Ugandan athletics body suspends national coach who faces charges of sexual harassment

KAMPALA, Uganda - Uganda's athletics body suspended a coach who is accused of sexually harassing female runners, an official said on Monday, after Ugandan police started investigating the man whose alleged misconduct has sparked calls for his arrest and prosecution.

The suspended coach, Peter Wemali, faces "a range of allegations" related to suspected sexual harassment of female runners who recently trained under him in eastern Uganda, said Beatrice Ayikoru of the Uganda Athletics Federation.

"Sexual harassment is criminal, so it has to be investigated by those who have the mandate to do so," she said, talking about an ongoing police investigation.

Wemali hasn't issued any comment on the charges.

Ayikoru said the decision to suspend Wemali was taken after some athletes complained in an unsigned letter that prompted a criminal investigation. No female runner has come forward to complain about Wemali, she said, apparently because they are afraid of retaliation.

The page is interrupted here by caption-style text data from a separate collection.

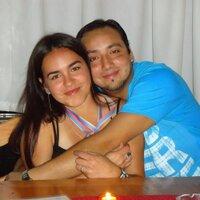 @MAURICIO_MEDEL
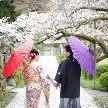 びわ湖大津館:【和婚も素敵】神前式でお考えのお2人に・・・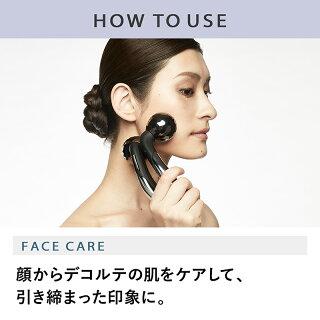 【メーカー公式店】【ポイント10倍】MTGP10リファアクティブReFaACTIVE正規品美顔器美容ローラー美顔ローラーrefaactiveリファアクティブ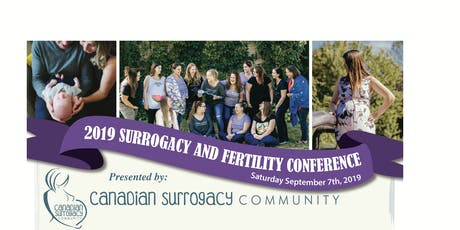 2019 Surrogacy and Fertility Conference tickets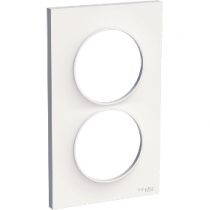 Odace Styl Plaque Blanc 2 Postes Verticaux Entraxe 57Mm Odace (S520714)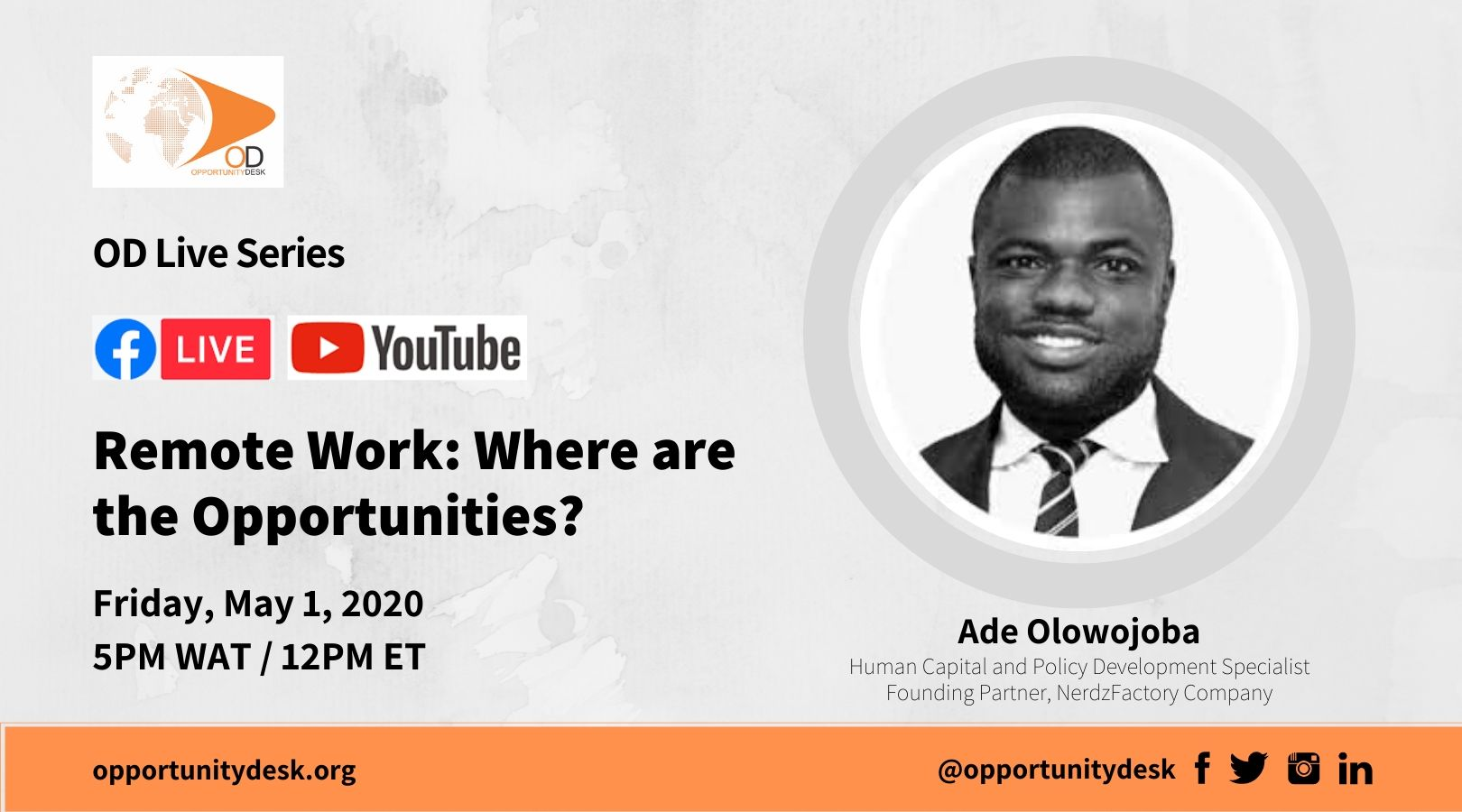 OD Live with Ade Olowojoba on Remote Work: Where are the Opportunities?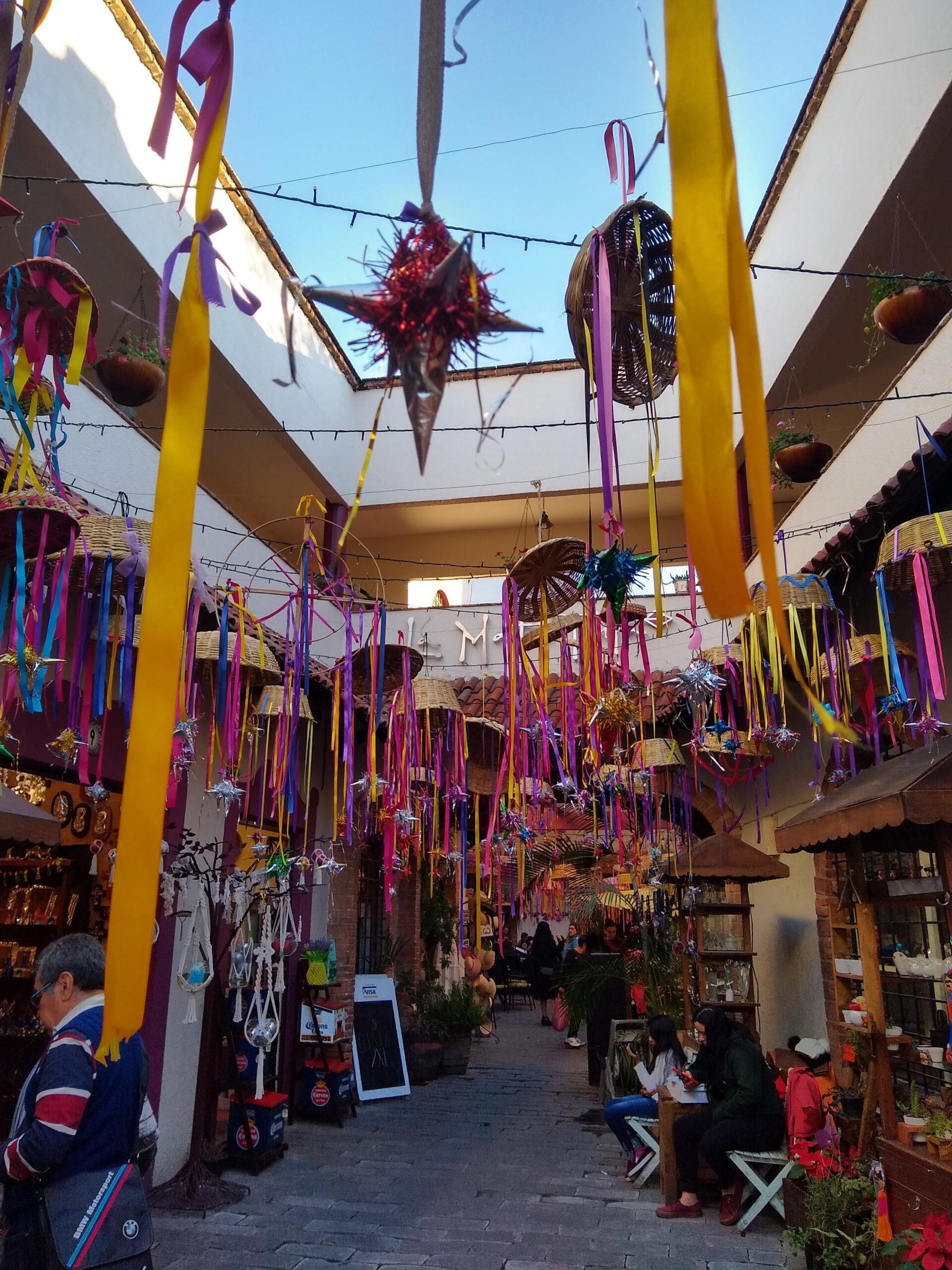 Plaza de Artesanías Tlaquepaque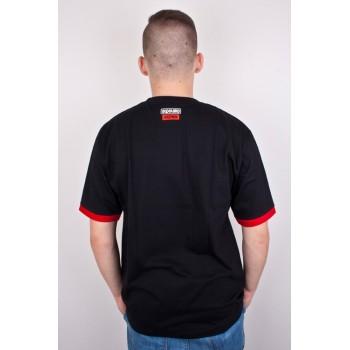 Koszulka El Polako Flag czarna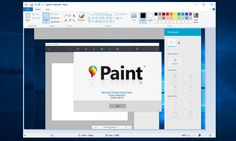 Así ha evolucionado Paint a lo largo de la historia de Windows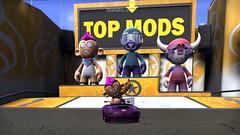 ModNation Racers European Beta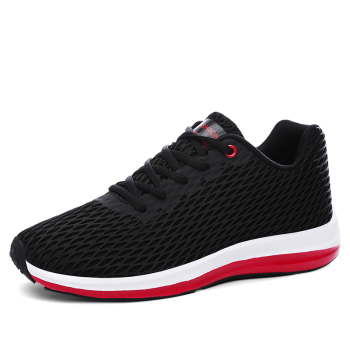 Hot sale skid resistance  sport running shoes for men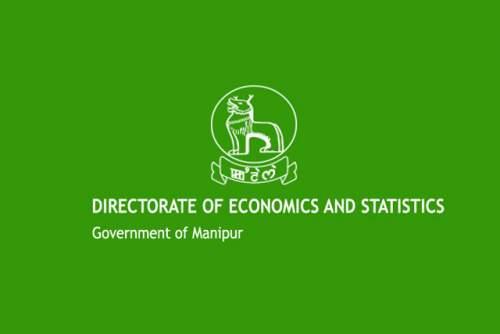 Directorate-of-Economics-Statistics-Manipur-Logo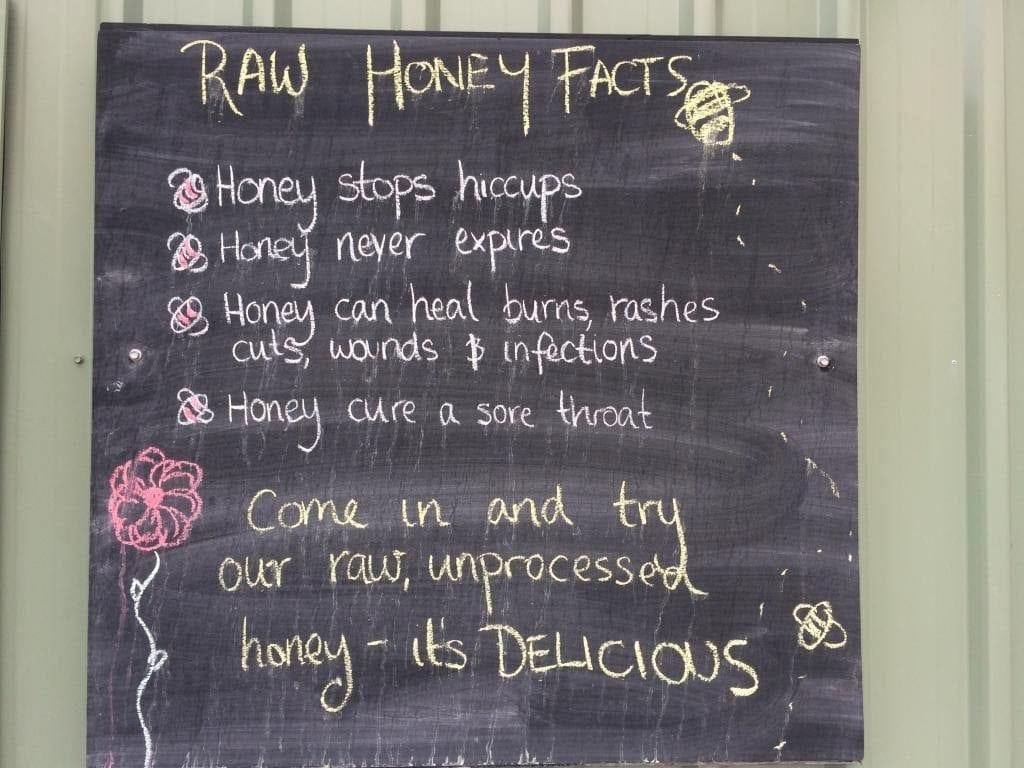 House of Honey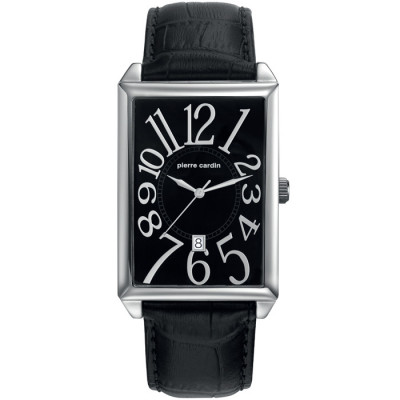 PIERRE CARDIN BENEUF HOMME 42X31 MM MEN'S WATCH PC107211F02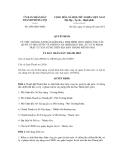 Quyết định số 2694/QĐ-UBND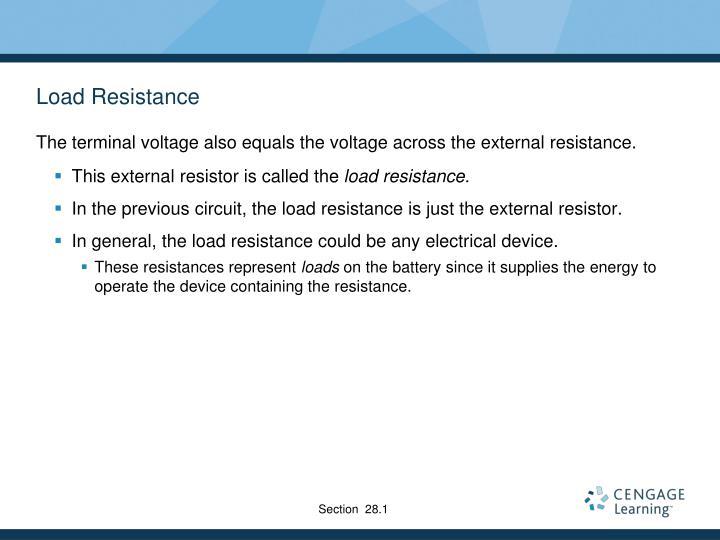 Load Resistance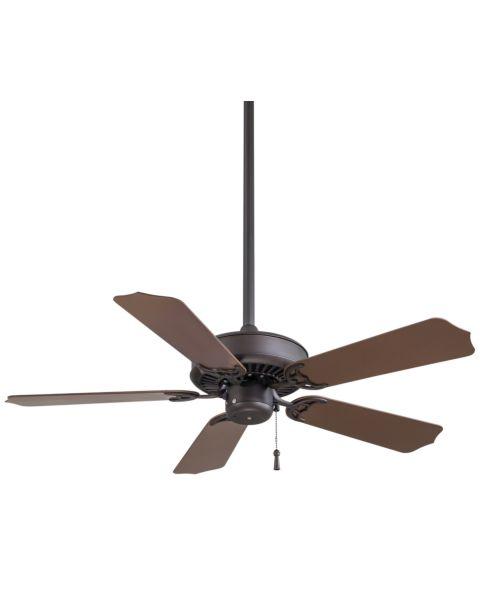 Sundance 42-inch Outdoor Ceiling Fan
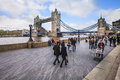 View to Tower Bridge in lazy weekend day in London Royalty Free Stock Photo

Wemali's alleged wrongdoing was first reported by the Ugandan Olympic runner Moses Kipsiro, who told a local newspaper last month that the coach urged female runners to have sex or give birth to improve their performance. Kipsiro, who said some female runners had confided in him, told Uganda's Daily Monitor newspaper that Wemali urged the runners to have sex regularly because then "their legs move easily."

One unnamed runner told the newspaper that Wemali "threatened to chase us from (training) camp if we ever said anything or turned down his sexual advances."

Details of the allegations —as well as Kipsiro's belief that the coach was being protected by athletics officials who knew about his alleged misconduct — shocked many in this East African country and sparked calls for Wemali's arrest and prosecution. Some Ugandan lawmakers have demanded an investigation into the coach's alleged misdeeds.

Wemali has long been the subject of numerous allegations involving sexual abuse of female runners, including one who quit running under unexplained circumstances, said Rafael Kasajja, a Ugandan athletics coach. But Wemali appeared to have the backing of Ugandan athletics officials, possibly discouraging his alleged victims from coming forward to launch official complaints. Without the intervention of Kipsiro, the male runner who exposed Wemali's alleged crimes, "the allegations would have remained a secret," he said.

Ayikoru, the athletics official, said Wemali could return to his job if the criminal investigation uncovers no wrongdoing.

"The suspension is temporary," she said.